━━━━━ Exercise materials
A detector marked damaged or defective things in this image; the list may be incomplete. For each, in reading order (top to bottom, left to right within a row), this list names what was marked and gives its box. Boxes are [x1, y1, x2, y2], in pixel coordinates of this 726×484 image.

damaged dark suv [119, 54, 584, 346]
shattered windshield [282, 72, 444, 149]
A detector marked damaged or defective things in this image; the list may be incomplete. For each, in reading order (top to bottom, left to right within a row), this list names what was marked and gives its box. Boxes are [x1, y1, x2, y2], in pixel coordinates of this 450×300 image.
━━━━━━━━━━
━━━━━ Exercise materials
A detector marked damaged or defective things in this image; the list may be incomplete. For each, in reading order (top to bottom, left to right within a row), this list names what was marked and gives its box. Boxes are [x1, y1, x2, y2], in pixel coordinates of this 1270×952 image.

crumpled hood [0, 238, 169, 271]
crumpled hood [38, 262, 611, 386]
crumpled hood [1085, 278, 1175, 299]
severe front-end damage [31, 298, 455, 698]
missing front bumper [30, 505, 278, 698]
━━━━━━━━━━
◆ Exercise objective:
Look above for the line with "this 726×484 image." and the line with "this 450×300 image.". Retype those two lines and every line between them exactly, adding nothing.

◆ Result of the task:
A detector marked damaged or defective things in this image; the list may be incomplete. For each, in reading order (top to bottom, left to right within a row), this list names what was marked and gives its box. Boxes are [x1, y1, x2, y2], in pixel coordinates of this 726×484 image.

damaged dark suv [119, 54, 584, 346]
shattered windshield [282, 72, 444, 149]
A detector marked damaged or defective things in this image; the list may be incomplete. For each, in reading order (top to bottom, left to right within a row), this list names what was marked and gives its box. Boxes are [x1, y1, x2, y2], in pixel coordinates of this 450×300 image.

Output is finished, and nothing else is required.